Unfortunately, I don't think there is a reasonable workaround for this particular scenario. Both individual generation of a needle and the search itself are well beyond the granulatiry of a system timer, so we cannot start-stop it.
FWIW I think that genRandomNeedle
implemented via http://hackage.haskell.org/package/random-1.2.0/docs/System-Random-Stateful.html#g:11 should be blazingly fast and thus would not affect overall measures in a significant way.
In general I'm inclined to advise against such design: to achieve reliable results with a predictable deviation, it's crucial to benchmark exactly the same data over and over again. Maybe generate several thousands of needles at top level and iterate over them all in a single benchmark?..

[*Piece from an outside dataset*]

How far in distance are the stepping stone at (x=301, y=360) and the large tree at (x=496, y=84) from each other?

Yeah, I think you're right on all counts. However, if I generate all the needles at the top level, then do them all in one bench, I'll get a result for a thousand needles, not the average for one needle. Unless I'm missing something?
Well, you can divide by thousand to approximate the average. I agree that it's not that convenient, but absolute numbers are of limited value anyways.
Fair enough. Thanks for the advice!
A different data point - what if I want to test an external system that needs restarts, preparation or warmup/cache clearing before benchmarking? This is not something one can do outside of the testing loop. This is also something that for example hyperfine does provide.
Does env
run for each benchmark or for each timing run?
env
runs once, before measurements of a particular routine take place.
I want to benchmark a search algorithm implementation. As a result, I'd like to generate random needles for each iteration of the bench. However, I don't want to also measure the PRNG. Is there a way to do this currently?